Marouane Zotti and Michaela Coel in ‘I May Destroy You.’
The increasing shift toward period visibility hasn’t all happened in one (crimson) wave. In the Nineties and early aughts, it was fairly common for shows like 7th Heaven to spearhead Very Special Period Episodes for their pubescent female characters, though few would go so far as to show actual blood or use of a sanitary pad (let alone a tampon, or God forbid, a menstrual cup).
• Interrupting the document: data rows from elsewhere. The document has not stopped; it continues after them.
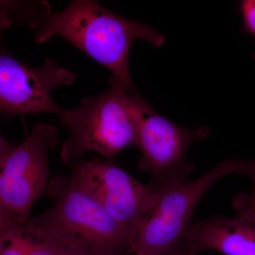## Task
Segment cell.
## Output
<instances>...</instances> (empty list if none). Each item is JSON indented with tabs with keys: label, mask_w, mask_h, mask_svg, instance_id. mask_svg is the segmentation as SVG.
Masks as SVG:
<instances>
[{
	"label": "cell",
	"mask_w": 255,
	"mask_h": 255,
	"mask_svg": "<svg viewBox=\"0 0 255 255\" xmlns=\"http://www.w3.org/2000/svg\"><path fill=\"white\" fill-rule=\"evenodd\" d=\"M60 35L103 65L130 87L128 54L135 39L162 46L164 37L155 28L114 14L91 0H74L62 12L49 15L35 41L43 43Z\"/></svg>",
	"instance_id": "cell-1"
},
{
	"label": "cell",
	"mask_w": 255,
	"mask_h": 255,
	"mask_svg": "<svg viewBox=\"0 0 255 255\" xmlns=\"http://www.w3.org/2000/svg\"><path fill=\"white\" fill-rule=\"evenodd\" d=\"M109 84L108 91L85 99L78 108L60 112V124L70 132L60 152L65 165L76 164L85 151L111 160L126 147L136 146L140 95L114 75Z\"/></svg>",
	"instance_id": "cell-2"
},
{
	"label": "cell",
	"mask_w": 255,
	"mask_h": 255,
	"mask_svg": "<svg viewBox=\"0 0 255 255\" xmlns=\"http://www.w3.org/2000/svg\"><path fill=\"white\" fill-rule=\"evenodd\" d=\"M55 205L30 224L69 247L87 246L128 253L129 232L70 176H58L48 186Z\"/></svg>",
	"instance_id": "cell-3"
},
{
	"label": "cell",
	"mask_w": 255,
	"mask_h": 255,
	"mask_svg": "<svg viewBox=\"0 0 255 255\" xmlns=\"http://www.w3.org/2000/svg\"><path fill=\"white\" fill-rule=\"evenodd\" d=\"M243 161L229 159L192 182L177 183L156 190L155 200L129 235V254L164 255L184 238L196 205L216 181L239 174Z\"/></svg>",
	"instance_id": "cell-4"
},
{
	"label": "cell",
	"mask_w": 255,
	"mask_h": 255,
	"mask_svg": "<svg viewBox=\"0 0 255 255\" xmlns=\"http://www.w3.org/2000/svg\"><path fill=\"white\" fill-rule=\"evenodd\" d=\"M0 141V223H26L48 190V153L58 144V130L38 124L20 145Z\"/></svg>",
	"instance_id": "cell-5"
},
{
	"label": "cell",
	"mask_w": 255,
	"mask_h": 255,
	"mask_svg": "<svg viewBox=\"0 0 255 255\" xmlns=\"http://www.w3.org/2000/svg\"><path fill=\"white\" fill-rule=\"evenodd\" d=\"M136 146L141 152L138 168L150 174L155 190L187 182L191 164L186 152L192 142L209 135L207 128L189 130L178 127L150 108L139 96L137 103Z\"/></svg>",
	"instance_id": "cell-6"
},
{
	"label": "cell",
	"mask_w": 255,
	"mask_h": 255,
	"mask_svg": "<svg viewBox=\"0 0 255 255\" xmlns=\"http://www.w3.org/2000/svg\"><path fill=\"white\" fill-rule=\"evenodd\" d=\"M70 177L80 189L98 201L128 231L149 209L156 191L111 160L82 159L71 167Z\"/></svg>",
	"instance_id": "cell-7"
},
{
	"label": "cell",
	"mask_w": 255,
	"mask_h": 255,
	"mask_svg": "<svg viewBox=\"0 0 255 255\" xmlns=\"http://www.w3.org/2000/svg\"><path fill=\"white\" fill-rule=\"evenodd\" d=\"M75 75L48 58L40 68H31L1 50L0 107L6 116L48 112L59 115L63 109L50 97V90L73 83Z\"/></svg>",
	"instance_id": "cell-8"
},
{
	"label": "cell",
	"mask_w": 255,
	"mask_h": 255,
	"mask_svg": "<svg viewBox=\"0 0 255 255\" xmlns=\"http://www.w3.org/2000/svg\"><path fill=\"white\" fill-rule=\"evenodd\" d=\"M238 212L235 217L216 216L191 224L183 238L198 253L255 255V213Z\"/></svg>",
	"instance_id": "cell-9"
},
{
	"label": "cell",
	"mask_w": 255,
	"mask_h": 255,
	"mask_svg": "<svg viewBox=\"0 0 255 255\" xmlns=\"http://www.w3.org/2000/svg\"><path fill=\"white\" fill-rule=\"evenodd\" d=\"M69 247L26 223H0V255H62Z\"/></svg>",
	"instance_id": "cell-10"
},
{
	"label": "cell",
	"mask_w": 255,
	"mask_h": 255,
	"mask_svg": "<svg viewBox=\"0 0 255 255\" xmlns=\"http://www.w3.org/2000/svg\"><path fill=\"white\" fill-rule=\"evenodd\" d=\"M241 174H246L251 178L253 188L249 193L236 196L233 200V206L237 211H248L255 213V161H243Z\"/></svg>",
	"instance_id": "cell-11"
},
{
	"label": "cell",
	"mask_w": 255,
	"mask_h": 255,
	"mask_svg": "<svg viewBox=\"0 0 255 255\" xmlns=\"http://www.w3.org/2000/svg\"><path fill=\"white\" fill-rule=\"evenodd\" d=\"M245 28L255 36V0H245L241 4Z\"/></svg>",
	"instance_id": "cell-12"
},
{
	"label": "cell",
	"mask_w": 255,
	"mask_h": 255,
	"mask_svg": "<svg viewBox=\"0 0 255 255\" xmlns=\"http://www.w3.org/2000/svg\"><path fill=\"white\" fill-rule=\"evenodd\" d=\"M129 253H112L87 246H74L62 255H127Z\"/></svg>",
	"instance_id": "cell-13"
},
{
	"label": "cell",
	"mask_w": 255,
	"mask_h": 255,
	"mask_svg": "<svg viewBox=\"0 0 255 255\" xmlns=\"http://www.w3.org/2000/svg\"><path fill=\"white\" fill-rule=\"evenodd\" d=\"M198 253L182 238L164 255H197Z\"/></svg>",
	"instance_id": "cell-14"
},
{
	"label": "cell",
	"mask_w": 255,
	"mask_h": 255,
	"mask_svg": "<svg viewBox=\"0 0 255 255\" xmlns=\"http://www.w3.org/2000/svg\"><path fill=\"white\" fill-rule=\"evenodd\" d=\"M127 255H131V254H128Z\"/></svg>",
	"instance_id": "cell-15"
}]
</instances>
And while I distinctly remember an episode of Degrassi: The Next Generation where the main character, Emma Nelson, gets her first period in homeroom — the camera showing the telltale splotch all over her dolphin bell-bottom jeans — the moment was largely played for shock value, similar to the “most embarrassing stories” section in Seventeen Magazine, a gag meant to underscore the grotesque indignities of adolescence.
Over the past decade or so, showrunners like Girls‘ Lena Dunham, Crazy Ex-Girlfriend‘s Rachel Bloom (who featured a paean to period sex as a running joke in the show’s third season), and Orange Is the New Black‘s Jenji Kohan have all made the choice to depict menstrual blood on their shows in a far more progressive light. Period: End of Sentence, a short film about Indian villagers making low-cost sanitary pads for impoverished women, even won Best Documentary Short Film at the Academy Awards in 2019, a moment that was hailed as a watershed for the menstrual equity movement worldwide.
Yet even on shows like OITNB or Broad City, showcasing a character’s menstrual blood was intended to be something of a punch line in itself, a shocking gesture toward female empowerment, seemingly meant to generate headlines on millennial women’s websites, but not to offer any genuine engagement with the subject. Rarely have periods been depicted for what they are: a quotidian part of nearly 50 percent of the population’s lives.
With the blood clot scene in I May Destroy You, we may have reached another level in menstrual representation, where periods, and the messy expulsions and viscera that accompany them, are seen not as a sight gag or biological horror, but as a total non-issue. And while increased Clot Visibility may not have been what we were expecting to check off on our 2020 bingo scorecard, considering how dismal the rest of the year has been, we’ll take our wins where we can get ’em.